## TASK REQUIREMENTS
1. Using the hybridization solution below, say whether each statement agrees with it. Answer yes or no and quote the words of the solution that decide it.
(a) In carbon dioxide, the central carbon atom has no lone pair.
(b) For sp2 hybridization, there should be four sigma bonds or lone pairs.
(c) In the carbonate ion, the carbon atom forms one double bond with one oxygen atom.
2. Translate this sentence from the hybridization solution below into Spanish: "We need to draw the Lewis Structure for each molecule and understand the orbitals involved."
3. Answer these questions from the hybridization solution below.
(a) How many molecules are given?
(b) What hybridization does the carbon in carbon dioxide have?
(c) Which lettered option does the short answer pick?

## DOCUMENT TEXT
---

Consider the Lewis structures for the following molecules: $$\begin{equation} \mathrm{CO}_{2}, \mathrm{CO}_{3}^{2-}, \mathrm{NO}_{2}^{-}, \text {and } \mathrm{NO}_{3}^{-} \end{equation}$$ Which molecule or molecules exhibit \(s p^{2}\) hybridization around the central atom? (A) \(\mathrm{CO}_{2}\) and \(\mathrm{CO}_{3}^{2-}\) (B) \(\mathrm{NO}_{2}^{-}\) and \(\mathrm{NO}_{3^{-}}\) (C) \(\mathrm{CO}_{3}^{2-}\) and \(\mathrm{NO}_{3}^{-}\) (D) \(\mathrm{CO}_{3}^{2-}, \mathrm{NO}_{2}^{-},\) and \(\mathrm{NO}_{3}^{-}\)

Short Answer

Expert verified
The molecules that exhibit \(sp^{2}\) hybridization are \(\mathrm{CO}_{3}^{2-}\), \(\mathrm{NO}_{2}^{-}\), and \(\mathrm{NO}_{3}^{-}\), i.e., option (D).

Step by step solution

01

Understanding the Lewis Structure and hybridization

We have four molecules given, \(\mathrm{CO}_{2}\), \(\mathrm{CO}_{3}^{2-}\), \(\mathrm{NO}_{2}^{-}\), and \(\mathrm{NO}_{3}^{-}\). We need to draw the Lewis Structure for each molecule and understand the orbitals involved. From the structures, we should count the total number of the σ-bonds and the lone pairs on the central atom to determine the type of hybridization. For \(sp^{2}\) hybridization, there should be 3 sigma bonds or lone pairs.
02

Analyzing \(\mathrm{CO}_{2}\)

For \(\mathrm{CO}_{2}\), the carbon atom is the central atom, and it forms two double bonds with the two oxygen atoms. This means there are two σ-bonds with no lone pair on Carbon. Hence, the hybridization on carbon in \(\mathrm{CO}_{2}\) is \(sp\). Therefore, \(\mathrm{CO}_{2}\) doesn't show \(sp^{2}\) hybridization.
03

Analyzing \(\mathrm{CO}_{3}^{2-}\)

For \(\mathrm{CO}_{3}^{2-}\), the carbon atom is the central atom. It forms two single bonds with two oxygen atoms and one double bond with one oxygen atom. Hence, there are three σ-bonds generating \(sp^{2}\) hybridization. Hence, \(\mathrm{CO}_{3}^{2-}\) does have \(sp^{2}\) hybridization.

---

## PROVIDED DATA
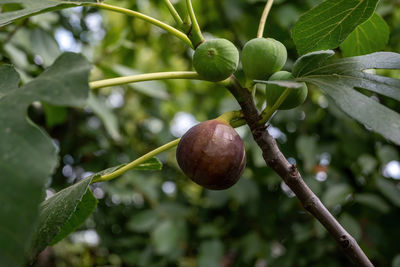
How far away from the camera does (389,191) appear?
6.33ft

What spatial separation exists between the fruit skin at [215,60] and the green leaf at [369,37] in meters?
0.37

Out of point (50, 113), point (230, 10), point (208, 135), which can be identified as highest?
point (208, 135)

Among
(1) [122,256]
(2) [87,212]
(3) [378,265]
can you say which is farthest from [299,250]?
(2) [87,212]

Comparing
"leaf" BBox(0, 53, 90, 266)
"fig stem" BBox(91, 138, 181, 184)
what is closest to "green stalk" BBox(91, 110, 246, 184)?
"fig stem" BBox(91, 138, 181, 184)

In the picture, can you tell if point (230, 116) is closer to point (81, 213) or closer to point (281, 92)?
point (281, 92)

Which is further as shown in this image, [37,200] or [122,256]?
→ [122,256]

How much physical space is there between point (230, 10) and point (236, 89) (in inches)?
64.0

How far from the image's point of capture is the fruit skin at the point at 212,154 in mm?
701

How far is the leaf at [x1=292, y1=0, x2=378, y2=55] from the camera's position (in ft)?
2.43

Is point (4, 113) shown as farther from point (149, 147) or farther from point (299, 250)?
point (149, 147)

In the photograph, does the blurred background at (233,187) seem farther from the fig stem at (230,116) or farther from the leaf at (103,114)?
the fig stem at (230,116)

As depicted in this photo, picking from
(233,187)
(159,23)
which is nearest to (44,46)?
(233,187)

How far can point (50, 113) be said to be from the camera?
1.90m

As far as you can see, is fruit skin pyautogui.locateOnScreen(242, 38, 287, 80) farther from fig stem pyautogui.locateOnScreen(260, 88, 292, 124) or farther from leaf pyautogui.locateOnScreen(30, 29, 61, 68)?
leaf pyautogui.locateOnScreen(30, 29, 61, 68)
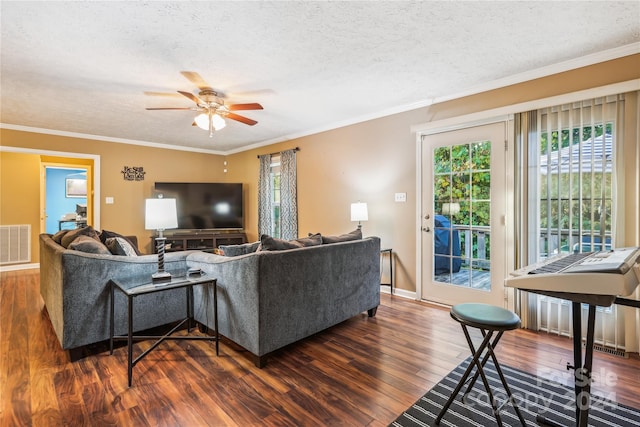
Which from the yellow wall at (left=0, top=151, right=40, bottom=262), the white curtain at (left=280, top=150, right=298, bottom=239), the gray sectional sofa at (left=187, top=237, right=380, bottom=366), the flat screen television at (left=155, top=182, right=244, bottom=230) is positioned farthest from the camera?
the flat screen television at (left=155, top=182, right=244, bottom=230)

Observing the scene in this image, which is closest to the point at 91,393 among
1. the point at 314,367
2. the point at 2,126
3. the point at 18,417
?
the point at 18,417

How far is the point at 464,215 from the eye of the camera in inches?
133

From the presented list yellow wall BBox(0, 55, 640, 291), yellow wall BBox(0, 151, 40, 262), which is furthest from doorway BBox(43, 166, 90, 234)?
yellow wall BBox(0, 55, 640, 291)

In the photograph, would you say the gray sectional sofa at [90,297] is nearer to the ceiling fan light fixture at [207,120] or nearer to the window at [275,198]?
the ceiling fan light fixture at [207,120]

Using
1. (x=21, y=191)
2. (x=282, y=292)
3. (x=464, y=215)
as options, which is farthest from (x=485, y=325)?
(x=21, y=191)

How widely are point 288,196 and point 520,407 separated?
4.23 meters

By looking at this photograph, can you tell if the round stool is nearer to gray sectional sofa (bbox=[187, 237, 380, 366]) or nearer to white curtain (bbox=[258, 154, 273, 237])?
gray sectional sofa (bbox=[187, 237, 380, 366])

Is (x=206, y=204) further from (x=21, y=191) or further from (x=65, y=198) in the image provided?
(x=65, y=198)

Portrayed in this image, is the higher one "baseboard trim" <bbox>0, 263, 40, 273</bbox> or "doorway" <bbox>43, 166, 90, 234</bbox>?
"doorway" <bbox>43, 166, 90, 234</bbox>

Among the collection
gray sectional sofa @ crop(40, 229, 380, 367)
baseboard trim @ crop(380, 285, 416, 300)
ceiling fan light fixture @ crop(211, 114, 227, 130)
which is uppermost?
ceiling fan light fixture @ crop(211, 114, 227, 130)

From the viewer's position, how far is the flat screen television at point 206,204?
5938 mm

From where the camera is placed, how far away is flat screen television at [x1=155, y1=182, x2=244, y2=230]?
5938mm

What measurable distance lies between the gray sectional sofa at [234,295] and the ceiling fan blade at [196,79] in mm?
→ 1676

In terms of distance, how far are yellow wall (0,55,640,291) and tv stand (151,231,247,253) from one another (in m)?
0.36
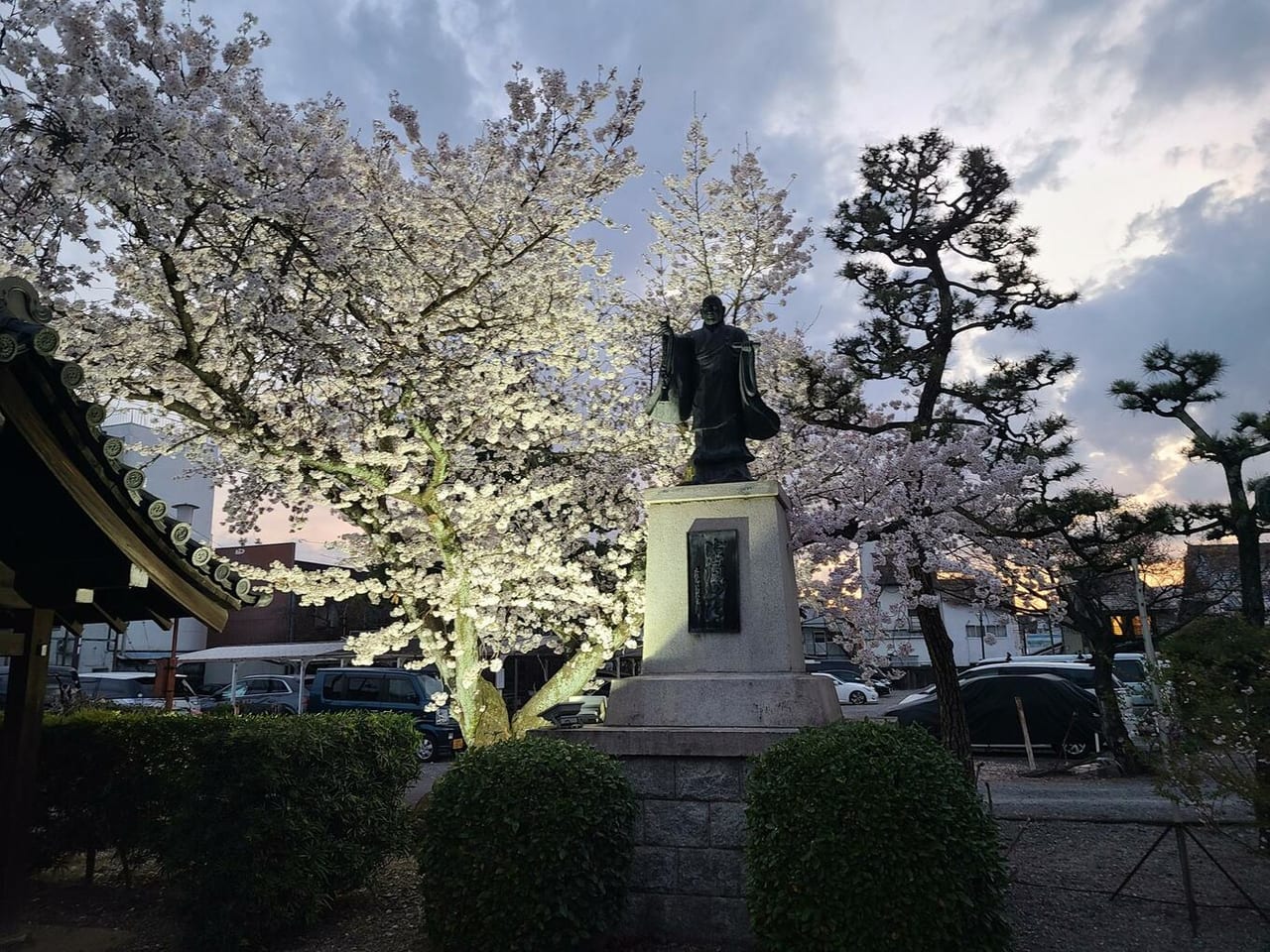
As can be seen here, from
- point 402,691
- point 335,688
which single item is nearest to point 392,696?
point 402,691

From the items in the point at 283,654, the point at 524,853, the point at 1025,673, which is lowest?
the point at 524,853

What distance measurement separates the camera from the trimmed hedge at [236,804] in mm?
5926

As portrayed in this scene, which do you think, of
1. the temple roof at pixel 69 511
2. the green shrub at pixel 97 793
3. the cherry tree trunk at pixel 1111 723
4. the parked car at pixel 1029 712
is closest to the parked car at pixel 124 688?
the green shrub at pixel 97 793

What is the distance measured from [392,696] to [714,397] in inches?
649

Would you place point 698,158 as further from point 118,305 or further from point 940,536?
point 118,305

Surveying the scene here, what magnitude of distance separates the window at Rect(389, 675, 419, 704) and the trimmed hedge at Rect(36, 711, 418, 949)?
12883 millimetres

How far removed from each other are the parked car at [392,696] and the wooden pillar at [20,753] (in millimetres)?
14310

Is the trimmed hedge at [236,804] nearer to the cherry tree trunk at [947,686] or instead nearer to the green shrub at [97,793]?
the green shrub at [97,793]

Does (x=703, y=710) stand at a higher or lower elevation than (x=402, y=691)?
higher

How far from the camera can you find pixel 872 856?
4.43 metres

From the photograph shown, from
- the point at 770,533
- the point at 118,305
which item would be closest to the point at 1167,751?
the point at 770,533

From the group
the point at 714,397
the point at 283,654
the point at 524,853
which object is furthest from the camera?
the point at 283,654

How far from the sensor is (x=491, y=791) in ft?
16.9

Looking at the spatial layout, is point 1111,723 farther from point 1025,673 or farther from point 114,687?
point 114,687
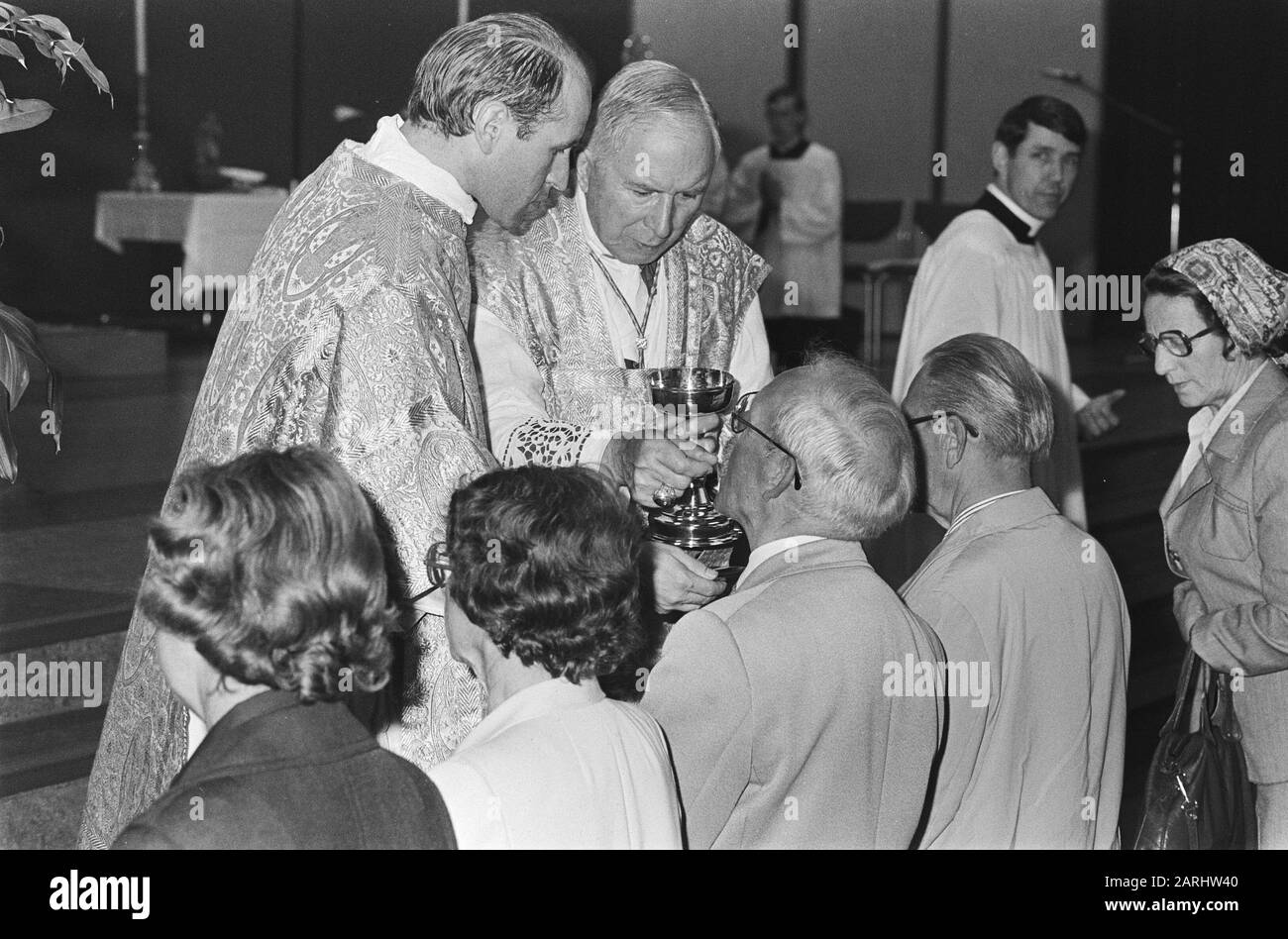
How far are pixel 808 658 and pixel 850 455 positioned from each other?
0.93 feet

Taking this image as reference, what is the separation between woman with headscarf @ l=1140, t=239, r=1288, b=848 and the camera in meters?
2.63

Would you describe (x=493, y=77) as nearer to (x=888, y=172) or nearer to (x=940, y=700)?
(x=940, y=700)

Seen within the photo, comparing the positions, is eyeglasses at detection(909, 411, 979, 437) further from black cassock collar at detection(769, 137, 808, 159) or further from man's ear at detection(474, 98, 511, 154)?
black cassock collar at detection(769, 137, 808, 159)

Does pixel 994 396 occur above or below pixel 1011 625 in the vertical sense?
above

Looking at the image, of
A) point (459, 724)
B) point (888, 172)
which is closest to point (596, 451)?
point (459, 724)

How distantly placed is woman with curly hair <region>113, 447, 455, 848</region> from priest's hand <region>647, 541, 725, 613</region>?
2.33 feet

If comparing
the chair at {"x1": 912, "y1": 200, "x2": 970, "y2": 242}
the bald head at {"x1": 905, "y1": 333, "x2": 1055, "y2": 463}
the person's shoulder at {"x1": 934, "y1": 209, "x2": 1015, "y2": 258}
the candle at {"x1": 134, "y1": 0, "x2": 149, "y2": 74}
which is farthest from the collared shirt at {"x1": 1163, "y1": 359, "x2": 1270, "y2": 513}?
the candle at {"x1": 134, "y1": 0, "x2": 149, "y2": 74}

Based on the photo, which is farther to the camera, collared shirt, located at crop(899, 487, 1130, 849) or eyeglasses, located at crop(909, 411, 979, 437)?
eyeglasses, located at crop(909, 411, 979, 437)

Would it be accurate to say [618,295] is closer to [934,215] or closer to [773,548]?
[773,548]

---

## ANSWERS TO THE TASKS
1.
(a) Yes: "This means there are two σ-bonds with no lone pair on Carbon."
(b) No: "there should be 3 sigma bonds or lone pairs"
(c) Yes: "one double bond with one oxygen atom"

2. Necesitamos dibujar la estructura de Lewis de cada molécula y entender los orbitales involucrados.

3.
(a) Four
(b) sp
(c) Option (D)